Like any other medical practice or higher education, veterinarians face a large amount of debt when they leave veterinary school. Advanced Veterinary Care is happy to hear that the USDA is giving incentive to recent grads to go to understaffed areas of the country to practice their medicine.
The United States Department of Agriculture announced Friday that they would be providing awards in the form of loan repayment to veterinarians who are willing to go to rural parts of the nation to practice their medicine. The amount of money being given is $4.6 million and will be available to those who will benefit areas where they can’t afford to pay the same amount of salary to a veterinarian that a more urban practice normally could.
There are a lot of places in the United States that don’t have proper veterinary care readily available, and Advanced Veterinary Care wants to encourage doctors fresh out of school to take advantage of the incentive that the USDA is offering. Veterinary school can cost over $150,000 over the four years of training that is required to become a practicing doctor. This cost has brought about a shortage of veterinarians in the field, which is another cause for better veterinary services in rural America.

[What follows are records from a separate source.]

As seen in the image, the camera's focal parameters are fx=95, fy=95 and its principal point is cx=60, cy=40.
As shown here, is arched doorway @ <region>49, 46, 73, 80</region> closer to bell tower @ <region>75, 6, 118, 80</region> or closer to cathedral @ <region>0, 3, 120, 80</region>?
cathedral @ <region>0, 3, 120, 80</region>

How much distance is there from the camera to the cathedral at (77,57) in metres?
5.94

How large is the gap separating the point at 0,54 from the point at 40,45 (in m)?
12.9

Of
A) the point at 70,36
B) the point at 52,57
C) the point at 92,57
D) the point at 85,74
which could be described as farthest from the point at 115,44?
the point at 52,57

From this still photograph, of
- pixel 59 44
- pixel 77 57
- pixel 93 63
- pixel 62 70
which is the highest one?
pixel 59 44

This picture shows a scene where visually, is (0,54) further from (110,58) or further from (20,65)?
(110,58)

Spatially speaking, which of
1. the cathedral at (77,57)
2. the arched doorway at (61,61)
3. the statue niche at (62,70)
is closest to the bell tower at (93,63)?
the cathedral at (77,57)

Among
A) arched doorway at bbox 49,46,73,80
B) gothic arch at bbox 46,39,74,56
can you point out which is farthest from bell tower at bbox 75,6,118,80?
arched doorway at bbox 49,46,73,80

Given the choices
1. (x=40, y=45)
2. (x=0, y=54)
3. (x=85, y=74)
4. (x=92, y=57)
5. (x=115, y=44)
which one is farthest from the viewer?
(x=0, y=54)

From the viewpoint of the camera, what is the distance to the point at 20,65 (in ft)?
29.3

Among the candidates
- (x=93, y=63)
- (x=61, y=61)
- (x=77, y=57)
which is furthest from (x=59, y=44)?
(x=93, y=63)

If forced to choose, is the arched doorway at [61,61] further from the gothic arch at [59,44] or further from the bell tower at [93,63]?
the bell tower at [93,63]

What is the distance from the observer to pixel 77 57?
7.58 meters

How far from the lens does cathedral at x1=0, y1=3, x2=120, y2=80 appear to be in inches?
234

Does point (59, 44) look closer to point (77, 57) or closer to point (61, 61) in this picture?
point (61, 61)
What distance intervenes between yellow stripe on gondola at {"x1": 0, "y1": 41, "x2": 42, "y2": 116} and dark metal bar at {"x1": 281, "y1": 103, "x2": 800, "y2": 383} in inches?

In order to take full advantage of the USDA’s program, the candidate must serve in their area for three years and have attended an American Veterinary Medical Association accredited school. The awards granted to recipients will cover the principal loan and interest of government and some commercial loans. Any other types of loans used toward schooling will still be the responsibility of the doctor. Advanced Veterinary Care knows that many veterinarians are more enticed by suburban and urban practices due to their higher rate of pay. The USDA awards will go to help provide a win-win situation for both recent graduates and smaller towns.
Some of the places of service that participants will be required to serve in include; direct animal practices, food science, medicine, and public practice. Recipients of the loan repayments are either straight out of veterinary school, or only up to three years out of school.
Advanced Veterinary Care provides resources for veterinarians, their patients, and their patients’ owners that aren’t readily available in a common practice. They are glad to know that the government wants to help communities in need and the veterinarians that service those communities.